→ Task brief:
Count the lines in the records below that contain the string "above". Report only the resulting number.

→ Spatial reasoning question data:
▼
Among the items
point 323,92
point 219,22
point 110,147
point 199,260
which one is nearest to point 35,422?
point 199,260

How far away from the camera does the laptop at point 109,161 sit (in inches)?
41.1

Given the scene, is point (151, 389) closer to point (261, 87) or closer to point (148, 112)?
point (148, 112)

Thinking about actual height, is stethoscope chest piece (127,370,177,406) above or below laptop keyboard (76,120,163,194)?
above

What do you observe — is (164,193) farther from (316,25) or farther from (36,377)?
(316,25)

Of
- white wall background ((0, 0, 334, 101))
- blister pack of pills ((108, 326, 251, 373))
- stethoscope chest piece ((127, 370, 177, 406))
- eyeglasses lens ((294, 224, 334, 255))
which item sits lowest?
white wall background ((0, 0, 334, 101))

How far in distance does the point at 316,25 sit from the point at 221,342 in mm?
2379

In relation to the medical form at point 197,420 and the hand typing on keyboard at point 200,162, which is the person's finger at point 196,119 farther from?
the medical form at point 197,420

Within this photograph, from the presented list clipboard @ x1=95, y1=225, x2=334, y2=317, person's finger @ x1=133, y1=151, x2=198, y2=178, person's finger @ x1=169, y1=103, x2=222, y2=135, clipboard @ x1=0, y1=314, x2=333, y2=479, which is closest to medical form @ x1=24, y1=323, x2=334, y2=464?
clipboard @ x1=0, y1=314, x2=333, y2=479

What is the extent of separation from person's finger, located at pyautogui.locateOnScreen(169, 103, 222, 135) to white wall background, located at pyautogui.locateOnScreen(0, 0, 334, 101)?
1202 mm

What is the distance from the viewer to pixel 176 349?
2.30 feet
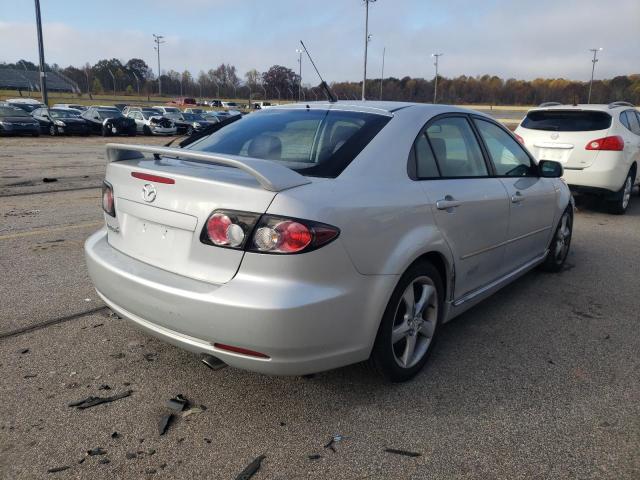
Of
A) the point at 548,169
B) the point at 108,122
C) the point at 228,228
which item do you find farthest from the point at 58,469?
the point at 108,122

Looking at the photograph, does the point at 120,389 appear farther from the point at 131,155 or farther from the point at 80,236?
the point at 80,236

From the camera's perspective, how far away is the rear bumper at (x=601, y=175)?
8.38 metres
▲
▼
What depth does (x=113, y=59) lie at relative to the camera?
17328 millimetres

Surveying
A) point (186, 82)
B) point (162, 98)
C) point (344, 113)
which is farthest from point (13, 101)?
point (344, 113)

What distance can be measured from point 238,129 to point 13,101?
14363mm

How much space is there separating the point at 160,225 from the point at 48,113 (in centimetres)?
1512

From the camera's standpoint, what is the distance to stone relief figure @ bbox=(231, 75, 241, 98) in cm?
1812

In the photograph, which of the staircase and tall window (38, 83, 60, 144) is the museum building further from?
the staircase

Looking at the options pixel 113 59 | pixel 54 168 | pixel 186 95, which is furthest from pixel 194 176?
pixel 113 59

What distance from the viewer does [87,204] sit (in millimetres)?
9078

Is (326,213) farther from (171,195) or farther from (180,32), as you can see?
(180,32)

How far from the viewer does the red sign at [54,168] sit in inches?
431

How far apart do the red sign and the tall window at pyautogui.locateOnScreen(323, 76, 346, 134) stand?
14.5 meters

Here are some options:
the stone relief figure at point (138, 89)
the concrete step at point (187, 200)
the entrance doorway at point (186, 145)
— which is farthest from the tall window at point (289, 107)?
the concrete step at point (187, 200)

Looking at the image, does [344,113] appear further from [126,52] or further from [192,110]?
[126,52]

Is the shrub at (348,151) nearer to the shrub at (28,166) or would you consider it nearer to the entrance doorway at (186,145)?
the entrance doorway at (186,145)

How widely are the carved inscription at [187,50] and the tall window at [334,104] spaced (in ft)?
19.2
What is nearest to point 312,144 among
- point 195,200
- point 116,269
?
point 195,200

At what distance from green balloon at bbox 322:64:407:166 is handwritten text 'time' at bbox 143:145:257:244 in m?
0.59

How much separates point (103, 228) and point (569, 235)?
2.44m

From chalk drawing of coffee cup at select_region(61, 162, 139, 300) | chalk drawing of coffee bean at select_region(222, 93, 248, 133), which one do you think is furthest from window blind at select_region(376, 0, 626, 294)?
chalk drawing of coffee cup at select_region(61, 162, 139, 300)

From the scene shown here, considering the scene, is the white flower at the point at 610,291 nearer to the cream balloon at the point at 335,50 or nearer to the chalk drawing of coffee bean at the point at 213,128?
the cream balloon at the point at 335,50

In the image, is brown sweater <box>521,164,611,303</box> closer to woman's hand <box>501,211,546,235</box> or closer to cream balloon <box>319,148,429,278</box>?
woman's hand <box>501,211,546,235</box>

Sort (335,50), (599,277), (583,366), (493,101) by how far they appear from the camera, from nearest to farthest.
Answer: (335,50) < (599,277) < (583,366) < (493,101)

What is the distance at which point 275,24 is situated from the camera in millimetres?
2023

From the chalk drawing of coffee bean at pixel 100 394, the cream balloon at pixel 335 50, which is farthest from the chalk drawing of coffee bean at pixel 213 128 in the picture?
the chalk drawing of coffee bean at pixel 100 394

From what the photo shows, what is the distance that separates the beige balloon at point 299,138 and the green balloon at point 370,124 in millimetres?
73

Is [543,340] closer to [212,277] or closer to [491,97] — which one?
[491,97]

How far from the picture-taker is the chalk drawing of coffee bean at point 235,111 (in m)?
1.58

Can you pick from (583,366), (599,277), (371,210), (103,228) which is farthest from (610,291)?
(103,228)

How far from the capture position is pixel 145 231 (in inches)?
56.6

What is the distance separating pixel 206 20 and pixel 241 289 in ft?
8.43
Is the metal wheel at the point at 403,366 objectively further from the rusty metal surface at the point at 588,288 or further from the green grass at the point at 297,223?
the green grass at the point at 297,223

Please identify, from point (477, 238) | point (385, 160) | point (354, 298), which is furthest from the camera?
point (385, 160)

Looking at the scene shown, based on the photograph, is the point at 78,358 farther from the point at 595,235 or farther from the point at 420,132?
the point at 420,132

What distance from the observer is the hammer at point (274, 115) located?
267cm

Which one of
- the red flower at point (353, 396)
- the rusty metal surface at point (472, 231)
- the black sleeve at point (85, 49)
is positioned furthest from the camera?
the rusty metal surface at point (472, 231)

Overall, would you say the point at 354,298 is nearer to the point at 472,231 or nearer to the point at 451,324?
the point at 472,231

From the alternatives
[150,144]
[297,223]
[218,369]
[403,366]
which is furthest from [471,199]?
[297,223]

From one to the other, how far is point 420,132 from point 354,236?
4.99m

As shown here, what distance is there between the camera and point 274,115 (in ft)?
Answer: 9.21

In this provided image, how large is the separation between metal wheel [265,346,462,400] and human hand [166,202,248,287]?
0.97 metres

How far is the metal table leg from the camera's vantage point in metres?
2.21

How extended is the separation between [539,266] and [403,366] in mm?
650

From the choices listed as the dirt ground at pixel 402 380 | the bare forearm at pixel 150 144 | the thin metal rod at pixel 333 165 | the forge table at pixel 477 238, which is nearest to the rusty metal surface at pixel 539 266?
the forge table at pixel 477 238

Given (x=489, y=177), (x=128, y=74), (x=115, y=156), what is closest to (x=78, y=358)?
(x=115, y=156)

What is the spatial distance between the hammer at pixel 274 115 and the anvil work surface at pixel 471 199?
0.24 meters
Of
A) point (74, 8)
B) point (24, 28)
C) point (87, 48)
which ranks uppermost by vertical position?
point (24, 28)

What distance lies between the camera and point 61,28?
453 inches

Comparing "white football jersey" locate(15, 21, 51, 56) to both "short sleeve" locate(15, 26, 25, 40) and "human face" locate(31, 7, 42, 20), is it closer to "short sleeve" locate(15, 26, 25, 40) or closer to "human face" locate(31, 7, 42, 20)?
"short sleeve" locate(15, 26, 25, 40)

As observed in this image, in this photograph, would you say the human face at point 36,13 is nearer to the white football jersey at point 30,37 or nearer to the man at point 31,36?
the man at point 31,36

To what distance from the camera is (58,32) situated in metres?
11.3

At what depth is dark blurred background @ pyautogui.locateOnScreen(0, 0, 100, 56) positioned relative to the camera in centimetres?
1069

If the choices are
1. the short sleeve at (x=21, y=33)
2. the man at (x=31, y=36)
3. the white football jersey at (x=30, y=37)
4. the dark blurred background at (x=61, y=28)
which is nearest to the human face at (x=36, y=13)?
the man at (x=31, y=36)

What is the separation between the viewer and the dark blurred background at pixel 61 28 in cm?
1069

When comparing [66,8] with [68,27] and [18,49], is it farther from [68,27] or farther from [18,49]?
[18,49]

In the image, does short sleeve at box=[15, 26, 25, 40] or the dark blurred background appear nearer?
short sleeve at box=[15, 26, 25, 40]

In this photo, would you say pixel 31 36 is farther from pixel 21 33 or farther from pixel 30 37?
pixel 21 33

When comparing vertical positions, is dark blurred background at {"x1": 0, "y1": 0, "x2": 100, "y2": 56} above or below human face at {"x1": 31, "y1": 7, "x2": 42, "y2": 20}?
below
▲
→ Final result:
3